需要在loss.py中修改代码，调用rep_loss.py中的Repulsion损失函数，找到class ComputeLoss修改如下：

class ComputeLoss:
    sort_obj_iou = False

    # Compute losses
    def __init__(self, model, autobalance=False):
        device = next(model.parameters()).device  # get model device
        h = model.hyp  # hyperparameters

        # Define criteria
        BCEcls = nn.BCEWithLogitsLoss(pos_weight=torch.tensor([h['cls_pw']], device=device))
        BCEobj = nn.BCEWithLogitsLoss(pos_weight=torch.tensor([h['obj_pw']], device=device))

        # Class label smoothing https://arxiv.org/pdf/1902.04103.pdf eqn 3
        self.cp, self.cn = smooth_BCE(eps=h.get('label_smoothing', 0.0))  # positive, negative BCE targets

        # Focal loss
        g = h['fl_gamma']  # focal loss gamma
        if g > 0:
            BCEcls, BCEobj = FocalLoss(BCEcls, g), FocalLoss(BCEobj, g)

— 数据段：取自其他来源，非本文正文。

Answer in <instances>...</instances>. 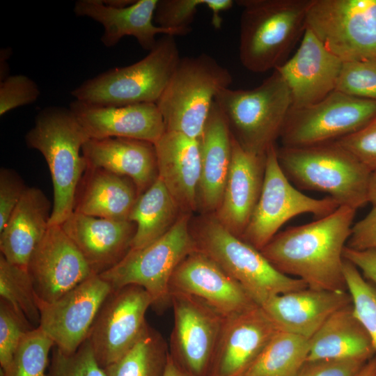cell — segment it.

        m = de_parallel(model).model[-1]  # Detect() module
        self.balance = {3: [4.0, 1.0, 0.4]}.get(m.nl, [4.0, 1.0, 0.25, 0.06, 0.02])  # P3-P7
        self.ssi = list(m.stride).index(16) if autobalance else 0  # stride 16 index
        self.BCEcls, self.BCEobj, self.gr, self.hyp, self.autobalance = BCEcls, BCEobj, 1.0, h, autobalance
        self.na = m.na  # number of anchors
        self.nc = m.nc  # number of classes
        self.nl = m.nl  # number of layers
        self.anchors = m.anchors
        self.device = device
        self.rep_loss = RepLoss(alpha=0.5, beta=0.5, sigma=0.5)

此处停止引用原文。